→ **Activity**: Repeat every line below exactly as it reads.
::: Given entries :::
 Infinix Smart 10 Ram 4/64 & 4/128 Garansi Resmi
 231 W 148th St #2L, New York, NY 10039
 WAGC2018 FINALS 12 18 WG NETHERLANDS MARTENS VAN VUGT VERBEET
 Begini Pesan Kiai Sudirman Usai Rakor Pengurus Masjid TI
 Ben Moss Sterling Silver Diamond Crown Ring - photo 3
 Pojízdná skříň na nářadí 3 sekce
:::
→ **Response area**:
 Infinix Smart 10 Ram 4/64 & 4/128 Garansi Resmi
 231 W 148th St #2L, New York, NY 10039
 WAGC2018 FINALS 12 18 WG NETHERLANDS MARTENS VAN VUGT VERBEET
 Begini Pesan Kiai Sudirman Usai Rakor Pengurus Masjid TI
 Ben Moss Sterling Silver Diamond Crown Ring - photo 3
 Pojízdná skříň na nářadí 3 sekce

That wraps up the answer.